I started by doodling some ideas in my sketchbook.

Then started drawing in the walls......
 There was a crack above the light switch Which grew leaves and a flower. 
 I Googled owls and found one in flight which looked a bit like this.

 I think that it's better without the added eyes.
 Back to the sketchbook ideas.
The spider didn't work very well partly because it was drawn in crayon because I didn't fancy being stuck with a failed spider drawn in sharpie which I couldn't rub out. 
The other idea was mice which I drew in ink on brown paper and cut out.
 I then got completely carried away sticking them around my house with Blu Tac...
























The influence here is definitely the work of Slinkachu and Isaac Cordal I like the idea of installing work that only the observant will appreciate. 
Randomly Kurt Pertl came up on my Facebook feed, the figure looks so at home, so natural in the landscape. 
I had never heard of anamorphosis although I have seen Holbein’s The Ambassadors  It's a really great idea but I think Holbein was just so excited with the innovation he overlooked that viewed from the front the picture appears to have a large smear running across it. I looked up Edgar Mueller and Kurt Wenner who make some mind bending drawings. I know that they want to keep their methods to themselves but it would have been great to see some photos from a less favourable angle, I would have been even more impressed.

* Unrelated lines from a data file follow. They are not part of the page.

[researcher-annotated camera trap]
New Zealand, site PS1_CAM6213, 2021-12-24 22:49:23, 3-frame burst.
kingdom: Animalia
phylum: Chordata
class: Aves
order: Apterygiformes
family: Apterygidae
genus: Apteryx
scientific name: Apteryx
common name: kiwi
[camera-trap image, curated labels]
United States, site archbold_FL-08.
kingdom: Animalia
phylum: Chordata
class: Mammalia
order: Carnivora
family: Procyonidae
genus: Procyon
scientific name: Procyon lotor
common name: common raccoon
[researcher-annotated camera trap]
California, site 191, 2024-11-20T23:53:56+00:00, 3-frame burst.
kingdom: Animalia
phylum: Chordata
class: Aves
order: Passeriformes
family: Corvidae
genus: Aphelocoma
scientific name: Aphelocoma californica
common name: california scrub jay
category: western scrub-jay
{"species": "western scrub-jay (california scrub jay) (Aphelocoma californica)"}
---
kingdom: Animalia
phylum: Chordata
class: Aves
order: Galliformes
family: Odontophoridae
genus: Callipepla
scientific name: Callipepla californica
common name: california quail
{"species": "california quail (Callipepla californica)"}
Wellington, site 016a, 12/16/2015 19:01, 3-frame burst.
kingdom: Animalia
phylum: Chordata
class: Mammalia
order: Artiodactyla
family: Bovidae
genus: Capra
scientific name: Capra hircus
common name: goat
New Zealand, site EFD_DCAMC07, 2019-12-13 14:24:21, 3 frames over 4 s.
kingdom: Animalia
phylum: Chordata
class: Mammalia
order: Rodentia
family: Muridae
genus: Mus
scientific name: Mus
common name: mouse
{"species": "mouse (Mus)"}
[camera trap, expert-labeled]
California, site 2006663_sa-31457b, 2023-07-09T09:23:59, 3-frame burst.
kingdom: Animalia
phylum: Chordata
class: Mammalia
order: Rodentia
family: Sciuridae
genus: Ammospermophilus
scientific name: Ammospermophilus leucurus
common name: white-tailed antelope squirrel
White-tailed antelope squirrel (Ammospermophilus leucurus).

Pierette Bloch here and here. The video with the horsehair gently wafting in the breeze helped me to understand better than the photos. Many pieces of art are better appreciated in isolation but her splodgy black blobs of paint improve when you scroll through Google images looking at lots of them. Her materials are described as poor because they are readily available to anyone. It's what she does with them that is important. Using cheap readily available materials to make art must help the artist to be less precious about what is created. If it all goes "wrong" however that is defined, the only thing that is wasted or lost is the time it took to create the piece. I also feel that her work is more accessible because it isn't fancy expensive things, and the simplicity of the shapes and lack of colours makes looking at them a more calming meditative experience.

Before I did this course I saw Louise Bourgeois sculpture in Washington.
It's not a great photo but it gives you a flavour. I found the sculpture fascinating, maybe, in retrospect, that has something to do with an association with drawing. The legs appear to have been drawn out in metal from the solid body. The sculpture is delicate in design but looks so strong and powerful. Maybe that is an association with spiders which we imbue with greater power that their small size and fragility should command. I do see this sculpture as a three dimensional drawing very much in the same vein as Pierette Bloch's horsehair drawings.